Tersine, Lazarus paketlerini tasarladı2023 yazında çiftler halinde çalıştığı ve her bir çiftin kötü amaçlı işlevlerini dağıtmak için ayrı bir npm kullanıcı hesabı tarafından yayınlandığı keşfedildi. Zornstein ve Gelb, “Bu yaklaşım, kötü niyetli etkinliği tespit etmeyi ve tek bir kaynağa kadar takip etmeyi daha zorlu hale getirmek amacıyla kullanıldı.” diye yazdı.

Lazarus’un ilk paketi kurbanın makinesinde bir dizin oluşturacak, uzaktaki bir sunucudan güncellemeleri alacak ve bunları yeni oluşturulan dizindeki bir dosyaya kaydedecek, ikinci paket ise kötü amaçlı yükü çalıştıracaktı.

Açık Kaynak Ekosistemine Yönelik Gelişen Tehdit

Kuzey Koreli tehdit aktörlerinin kötü niyetli npm paketlerini yayınlama taktiği genel olarak “kampanyalarının ısrarcı doğasının altını çiziyor” ve büyüyen bir risk oluşturuyor yazılım geliştirme için kamu kayıtlarına bağlı olan açık kaynak topluluğu için.

Zornstein, “Saldırganlar, bu kötü amaçlı paketleri genel kayıt defterine yükleyerek geliştiricilerin açık kaynak kayıt defterlerine olan güvenini kötüye kullanıyor” diyor.

Ancak açık kaynak topluluğu, ekosistemin güvenliği ve bütünlüğünün korunmasında kilit bir rol oynarken, yazılım tedarik zincirinin güvenliğinin sağlanmasında birincil sorumluluk, bu paketleri tüketen kuruluşlara aittir. Bu nedenle kuruluşların “kodu geliştiricilerin kullanımına sunmadan önce paketlerdeki kodu kötü niyetli davranışlara karşı taramasının” zorunlu olduğunu söylüyor.
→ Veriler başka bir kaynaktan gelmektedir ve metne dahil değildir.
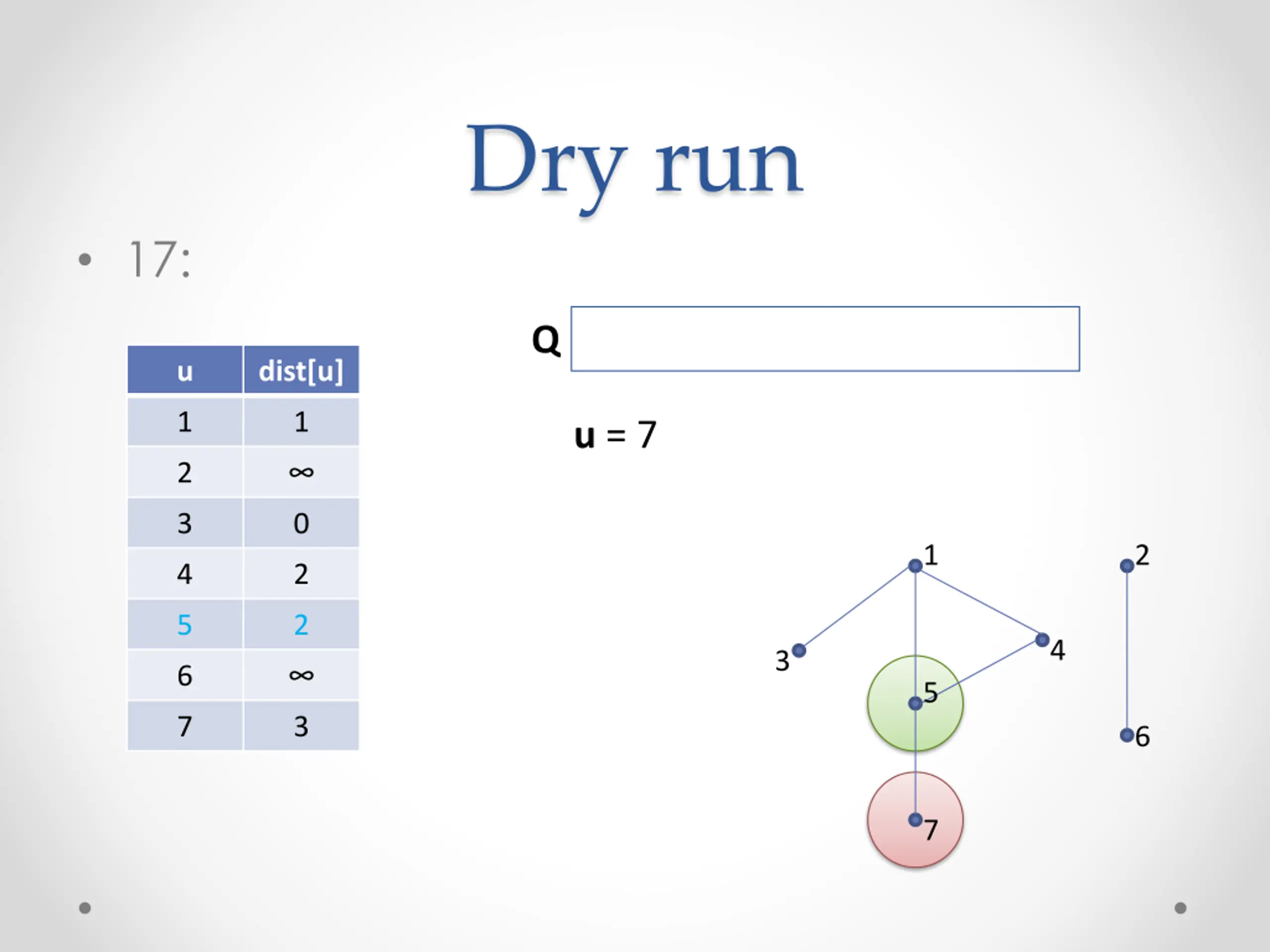 Dry run

• 17:

| u | dist[u] |
|---|---|
| 1 | 1 |
| 2 | $\infty$ |
| 3 | 0 |
| 4 | 2 |
| 5 | 2 |
| 6 | $\infty$ |
| 7 | 3 |

Q

u = 7

1
2
3
4
5
6
7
Geliştiriciler ve kuruluşlar da bunu yapmaya devam etmelidir. işbirliği yapın ve bilgi paylaşın Araştırmacılar, bu saldırıları belirlemek ve engellemek için kendi aralarında ve güvenlik topluluğuyla birlikte hareket ettiklerini söyledi. “Kolektif çaba ve proaktif önlemler yoluyla” diye yazdılar, “herkes için daha güvenli ve daha emniyetli bir açık kaynak ekosistemi için çalışabiliriz.”